__Task brief__. An exact copy of the entries below is the expected answer.

Content starts

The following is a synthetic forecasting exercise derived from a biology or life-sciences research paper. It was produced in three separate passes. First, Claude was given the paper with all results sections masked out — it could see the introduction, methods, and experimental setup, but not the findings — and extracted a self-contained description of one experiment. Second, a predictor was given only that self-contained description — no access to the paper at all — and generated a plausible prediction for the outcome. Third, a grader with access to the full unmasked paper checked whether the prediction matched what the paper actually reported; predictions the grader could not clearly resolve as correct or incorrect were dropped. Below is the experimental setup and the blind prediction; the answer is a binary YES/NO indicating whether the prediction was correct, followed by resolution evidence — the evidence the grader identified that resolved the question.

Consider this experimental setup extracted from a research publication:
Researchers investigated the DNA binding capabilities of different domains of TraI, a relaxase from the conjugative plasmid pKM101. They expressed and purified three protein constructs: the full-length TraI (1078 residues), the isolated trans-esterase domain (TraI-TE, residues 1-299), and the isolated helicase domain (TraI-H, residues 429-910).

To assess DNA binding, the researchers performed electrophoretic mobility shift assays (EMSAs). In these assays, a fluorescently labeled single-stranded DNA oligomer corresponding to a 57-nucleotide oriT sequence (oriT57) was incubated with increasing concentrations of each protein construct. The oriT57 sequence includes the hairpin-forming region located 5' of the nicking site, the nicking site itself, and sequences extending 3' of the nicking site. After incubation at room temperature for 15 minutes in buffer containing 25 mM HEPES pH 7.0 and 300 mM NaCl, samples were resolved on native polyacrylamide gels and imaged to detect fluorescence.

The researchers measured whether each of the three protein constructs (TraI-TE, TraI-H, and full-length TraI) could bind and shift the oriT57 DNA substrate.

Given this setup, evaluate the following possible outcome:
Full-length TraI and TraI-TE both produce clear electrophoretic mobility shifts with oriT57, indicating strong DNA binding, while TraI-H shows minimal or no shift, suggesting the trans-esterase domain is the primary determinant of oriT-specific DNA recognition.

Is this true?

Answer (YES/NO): NO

Content ends

__Exercise result__.
The following is a synthetic forecasting exercise derived from a biology or life-sciences research paper. It was produced in three separate passes. First, Claude was given the paper with all results sections masked out — it could see the introduction, methods, and experimental setup, but not the findings — and extracted a self-contained description of one experiment. Second, a predictor was given only that self-contained description — no access to the paper at all — and generated a plausible prediction for the outcome. Third, a grader with access to the full unmasked paper checked whether the prediction matched what the paper actually reported; predictions the grader could not clearly resolve as correct or incorrect were dropped. Below is the experimental setup and the blind prediction; the answer is a binary YES/NO indicating whether the prediction was correct, followed by resolution evidence — the evidence the grader identified that resolved the question.

Consider this experimental setup extracted from a research publication:
Researchers investigated the DNA binding capabilities of different domains of TraI, a relaxase from the conjugative plasmid pKM101. They expressed and purified three protein constructs: the full-length TraI (1078 residues), the isolated trans-esterase domain (TraI-TE, residues 1-299), and the isolated helicase domain (TraI-H, residues 429-910).

To assess DNA binding, the researchers performed electrophoretic mobility shift assays (EMSAs). In these assays, a fluorescently labeled single-stranded DNA oligomer corresponding to a 57-nucleotide oriT sequence (oriT57) was incubated with increasing concentrations of each protein construct. The oriT57 sequence includes the hairpin-forming region located 5' of the nicking site, the nicking site itself, and sequences extending 3' of the nicking site. After incubation at room temperature for 15 minutes in buffer containing 25 mM HEPES pH 7.0 and 300 mM NaCl, samples were resolved on native polyacrylamide gels and imaged to detect fluorescence.

The researchers measured whether each of the three protein constructs (TraI-TE, TraI-H, and full-length TraI) could bind and shift the oriT57 DNA substrate.

Given this setup, evaluate the following possible outcome:
Full-length TraI and TraI-TE both produce clear electrophoretic mobility shifts with oriT57, indicating strong DNA binding, while TraI-H shows minimal or no shift, suggesting the trans-esterase domain is the primary determinant of oriT-specific DNA recognition.

Is this true?

Answer (YES/NO): NO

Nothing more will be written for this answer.